Frage: In Auschwitz-Birkenau schrieb Bundespräsident Frank-Walter Steinmeier unter anderem ins Gästebuch: „Wer den Weg in die Barbarei von Auschwitz kennt, der muss den Anfängen wehren.“ Haben Sie den Eindruck, dass unsere Gesellschaft bereit ist, um tatsächlich gegen die antisemitischen und rassistischen Anfänge aufzustehen?
Pröse: Bereit sind weite Teile unseres Landes. Aber wir müssen dafür sorgen, dass sie es auch wirklich tun. Dass die Menschen sich erheben! Mein kleiner Beitrag ist, dass ich nun etwa 130 Lesungen hinter mir habe mit den „Helden gegen Hitler“, darunter waren viele an Schulen. Die jungen Menschen sind durchaus empfänglich für die Geschichten dieser Menschen. Oft kann ich sie begeistern für Vorbilder wie Sophie Scholl, Oskar Schindler oder Graf Stauffenberg. Die Angehörigen dieser drei Helden habe ich auch treffen und porträtieren dürfen. Davon werde ich erzählen am nächsten Donnerstag.

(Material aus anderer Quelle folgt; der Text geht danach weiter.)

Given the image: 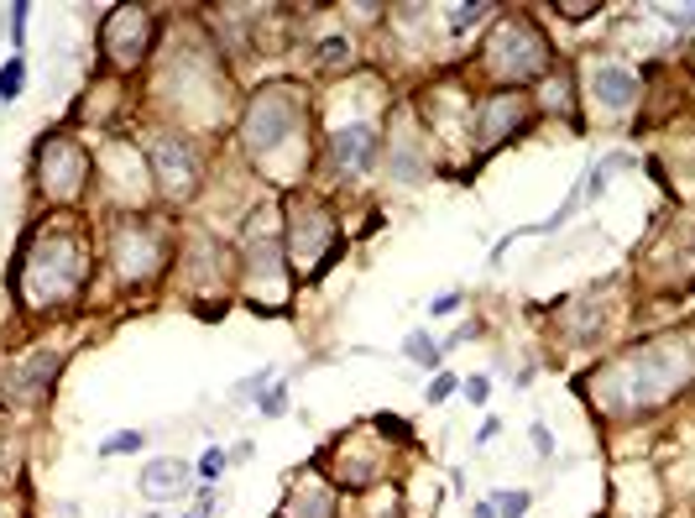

Frage: Was können wir tun, um die Erinnerung an die Shoa und die Schuld der Deutschen an die nachfolgenden Generationen weiterzugeben – ohne ständig mahnend erhobenen Zeigefinger?
Pröse: Es geht nicht darum, die Schuld weiterzugeben, sondern an die Verantwortung zu erinnern. An das Menschliche! Es geht auch nicht um den Zeigefinger, sondern um die ganze erhobene Hand! Es geht darum, deutlich Zeichen zu setzen, Hände auszustrecken, sich ganz und gar gerade zu machen gegen das Vergessen. Wir müssen die Flamme dieser mutigen Menschen, von denen ich bei Ihnen in Wilhelmshaven lese, weiterreichen!